Ordem de trabalho A:
Segundo o relato sobre o pronto-socorro ginecológico, em que época a comunidade científica bateu o martelo sobre a função do clitóris?
Ordem de trabalho B:
Escreva a continuação do relato sobre o pronto-socorro ginecológico a partir da última frase apresentada.

━━ Trecho selecionado

Como um pronto-socorro ginecológico me ensinou sobre ser mulher
Há um par de meses, tive uma emergência ginecológica que nem sabia que poderia existir, como quase tudo o que envolve vaginas e seus mistérios. Quando digo mistérios, não é que a ciência não tenha ferramentas suficientes para descobri-los, mas algo me diz que a saúde da mulher não seja exatamente uma prioridade da comunidade científica.
Tanto é assim que esse pessoal só bateu o martelo sobre a função do clitóris em agosto do ano passado. Além disso, não tivemos a mesma sorte que os homens com seus exames de próstata — que em boa parte dos casos já podem ser feitos apenas com coleta de sangue, substituindo o tão temido toque retal. Enquanto isso, seguimos sendo penetradas por espéculos de maneira bem incômoda a cada passagem pelo gineco.
Entre outras tantas coisas ruins que podem acontecer a uma vagina (e ninguém fala porque só o assunto "vagina" já é constrangedor), fui contemplada com uma inflamação glandular que demandou uma maratona de cirurgias e visitas a um pronto-socorro ginecológico. Ali, o "ser mulher", em sua plenitude, se descortinou para mim.

━━━━
━━ Dados fornecidos

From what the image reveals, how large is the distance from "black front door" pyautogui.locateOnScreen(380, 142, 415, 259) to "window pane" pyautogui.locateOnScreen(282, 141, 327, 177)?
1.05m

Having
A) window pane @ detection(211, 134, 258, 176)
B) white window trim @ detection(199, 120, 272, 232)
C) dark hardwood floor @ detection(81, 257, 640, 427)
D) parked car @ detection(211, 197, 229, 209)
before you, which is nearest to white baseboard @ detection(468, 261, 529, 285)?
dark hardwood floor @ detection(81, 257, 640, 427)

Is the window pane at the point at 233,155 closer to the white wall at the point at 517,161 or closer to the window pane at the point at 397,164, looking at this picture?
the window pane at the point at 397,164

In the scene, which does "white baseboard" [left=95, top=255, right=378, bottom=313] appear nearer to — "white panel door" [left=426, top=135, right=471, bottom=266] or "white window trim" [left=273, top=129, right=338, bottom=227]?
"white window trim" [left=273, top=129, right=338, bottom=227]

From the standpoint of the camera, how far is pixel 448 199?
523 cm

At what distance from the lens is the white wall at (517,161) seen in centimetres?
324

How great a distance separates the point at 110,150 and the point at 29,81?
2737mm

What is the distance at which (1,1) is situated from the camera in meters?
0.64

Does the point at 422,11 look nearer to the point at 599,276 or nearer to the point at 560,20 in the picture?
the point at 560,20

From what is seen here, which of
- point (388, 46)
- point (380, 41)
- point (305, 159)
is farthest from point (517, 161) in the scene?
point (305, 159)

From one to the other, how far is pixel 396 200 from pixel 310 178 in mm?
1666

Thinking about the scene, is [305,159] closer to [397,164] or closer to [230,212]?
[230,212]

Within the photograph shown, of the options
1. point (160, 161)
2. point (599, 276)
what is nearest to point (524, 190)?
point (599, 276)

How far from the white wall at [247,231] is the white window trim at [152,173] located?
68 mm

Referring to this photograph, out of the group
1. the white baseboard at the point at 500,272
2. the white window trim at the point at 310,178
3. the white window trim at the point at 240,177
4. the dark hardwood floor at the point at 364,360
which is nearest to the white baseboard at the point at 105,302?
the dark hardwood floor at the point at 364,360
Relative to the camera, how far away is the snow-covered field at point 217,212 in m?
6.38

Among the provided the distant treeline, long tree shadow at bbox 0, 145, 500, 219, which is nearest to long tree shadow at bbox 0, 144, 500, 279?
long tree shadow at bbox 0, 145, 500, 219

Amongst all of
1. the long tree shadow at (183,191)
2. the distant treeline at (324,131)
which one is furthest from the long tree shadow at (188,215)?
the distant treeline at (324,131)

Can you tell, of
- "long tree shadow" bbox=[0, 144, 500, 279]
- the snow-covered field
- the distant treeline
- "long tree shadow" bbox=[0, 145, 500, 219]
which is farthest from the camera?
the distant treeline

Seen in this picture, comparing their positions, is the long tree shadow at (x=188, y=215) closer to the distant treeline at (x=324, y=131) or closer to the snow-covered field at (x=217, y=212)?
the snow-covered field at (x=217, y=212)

━━━━

Seção de resposta A:
Em agosto do ano passado.

Seção de resposta B:
Na sala de espera, tantas vezes, cruzei com mulheres barrigudas em todos os estágios de gestação. Algumas, em êxtase, alisavam a pança e desfilavam aquele grau de beleza que só os hormônios da gravidez podem proporcionar. Não há cosmético que fabrique isso. Outras estavam em sofrimento tão profundo que mexeram com o que devo ter de mais humano: naquele hospital, senti vontade genuína de trocar de corpo com uma desconhecida, mesmo que fosse por alguns milésimos de segundo.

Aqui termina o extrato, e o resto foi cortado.